Munger, fundador da destilaria, tem um espírito semelhante de busca. Ele procura oportunidades para apoiar produtores locais e destacar suas ofertas. Parte do uísque de sua destilaria é feito com centeio Rosen, uma variedade histórica amada por contrabandistas no passado e que havia desaparecido dos campos de Michigan até que ele começasse a plantá-la em 2020.
O centeio, juntamente com a madeira em que é envelhecido, proporciona ao uísque seu sabor.
Anos atrás, Richardson e Munger começaram a discutir a possibilidade de fazer outro uísque historicamente infundido, usando madeira do Westmoreland. Mas esta embarcação, como a maioria daquelas que naufragaram, é propriedade do Estado e não pode ser explorada sem uma licença.

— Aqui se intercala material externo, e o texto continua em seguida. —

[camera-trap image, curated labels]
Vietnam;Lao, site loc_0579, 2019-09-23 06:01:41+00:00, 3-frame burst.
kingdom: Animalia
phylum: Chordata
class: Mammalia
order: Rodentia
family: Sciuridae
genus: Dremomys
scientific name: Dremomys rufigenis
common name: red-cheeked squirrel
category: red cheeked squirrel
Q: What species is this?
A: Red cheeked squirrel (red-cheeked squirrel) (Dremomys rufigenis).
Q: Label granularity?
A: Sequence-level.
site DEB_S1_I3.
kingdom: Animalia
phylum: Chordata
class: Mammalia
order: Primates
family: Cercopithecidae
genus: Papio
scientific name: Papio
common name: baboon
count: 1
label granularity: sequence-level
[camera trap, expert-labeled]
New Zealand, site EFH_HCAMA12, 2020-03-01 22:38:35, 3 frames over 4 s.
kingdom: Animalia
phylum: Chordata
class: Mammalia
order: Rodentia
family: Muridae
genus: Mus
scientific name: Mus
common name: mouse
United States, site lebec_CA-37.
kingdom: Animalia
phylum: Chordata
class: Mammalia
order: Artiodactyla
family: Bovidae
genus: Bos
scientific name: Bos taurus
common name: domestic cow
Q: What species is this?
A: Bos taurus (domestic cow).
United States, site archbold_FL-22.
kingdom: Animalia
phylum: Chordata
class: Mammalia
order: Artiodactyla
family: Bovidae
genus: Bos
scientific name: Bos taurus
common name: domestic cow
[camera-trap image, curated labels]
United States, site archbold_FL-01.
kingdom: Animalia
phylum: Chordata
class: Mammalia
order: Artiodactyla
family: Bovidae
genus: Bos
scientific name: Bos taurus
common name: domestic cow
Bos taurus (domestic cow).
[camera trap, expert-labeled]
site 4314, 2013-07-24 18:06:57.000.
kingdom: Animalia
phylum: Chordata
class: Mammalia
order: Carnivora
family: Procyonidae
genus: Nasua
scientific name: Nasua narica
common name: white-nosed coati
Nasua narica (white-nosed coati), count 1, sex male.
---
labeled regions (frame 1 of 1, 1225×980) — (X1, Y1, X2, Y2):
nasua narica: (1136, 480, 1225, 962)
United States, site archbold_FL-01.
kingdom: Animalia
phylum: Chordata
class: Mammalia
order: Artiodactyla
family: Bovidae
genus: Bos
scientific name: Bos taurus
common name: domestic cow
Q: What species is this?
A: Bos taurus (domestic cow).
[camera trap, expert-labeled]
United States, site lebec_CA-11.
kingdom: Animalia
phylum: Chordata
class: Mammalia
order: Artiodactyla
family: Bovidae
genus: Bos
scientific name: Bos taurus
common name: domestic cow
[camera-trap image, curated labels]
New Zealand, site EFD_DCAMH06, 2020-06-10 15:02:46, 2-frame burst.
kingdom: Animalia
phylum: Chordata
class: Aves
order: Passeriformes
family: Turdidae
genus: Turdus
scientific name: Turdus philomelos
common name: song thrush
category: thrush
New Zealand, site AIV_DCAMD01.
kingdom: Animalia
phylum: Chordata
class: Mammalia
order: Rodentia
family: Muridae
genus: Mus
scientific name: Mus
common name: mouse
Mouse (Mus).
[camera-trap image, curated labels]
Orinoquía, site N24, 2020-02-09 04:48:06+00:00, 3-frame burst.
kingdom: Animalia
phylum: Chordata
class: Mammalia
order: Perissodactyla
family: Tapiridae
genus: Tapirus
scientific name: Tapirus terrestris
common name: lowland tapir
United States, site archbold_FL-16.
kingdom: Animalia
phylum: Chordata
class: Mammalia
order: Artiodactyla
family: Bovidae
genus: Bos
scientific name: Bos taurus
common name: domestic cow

O Bentley, porém, pertence a Paul Ehorn, outro especialista em naufrágios dos Grandes Lagos. Richardson perguntou a Munger se ele aceitaria usar a madeira da sua embarcação e mostrou um recorte de jornal antigo sobre o navio que detalhava seu afundamento, o resgate bem-sucedido da tripulação e da carga de centeio.
O proprietário da embarcação lembra-se de ter dito que aquela madeira de fato era muito interessante. “Mas sabe o que é muito mais interessante? Centeio!”, afirmou a época.
Munger e Ehorn fecharam um acordo, e todos começaram a pensar em como recuperar as sementes.
O mergulho
Por volta das 9h30 de 17 de setembro, dois barcos partiram da baía de Hammond, em Michigan. Neles estavam Munger, Richardson e Ehorn, acompanhados por dois mergulhadores técnicos, Bruce Bittner e Dusty Klifman. O grupo navegou até o ponto onde estava o Bentley, preso no lodo a 50 metros de profundidade.
Klifman vestiu seu traje seco e nadadeiras, pegou seu rebreather e deixou o barco. A 15 metros de profundidade, ele sentiu a primeira mudança de temperatura e continuou sua jornada.
O ambiente frio e sem oxigênio ajuda a preservar as embarcações que naufragaram no lago Huron, assim como o que estiver dentro delas. Klifman já explorou navios que tinham vidro intacto em suas janelas ou pratos empilhados nas prateleiras da cozinha.
A equipe esperava se deparar com sementes no mesmo estado de conservação.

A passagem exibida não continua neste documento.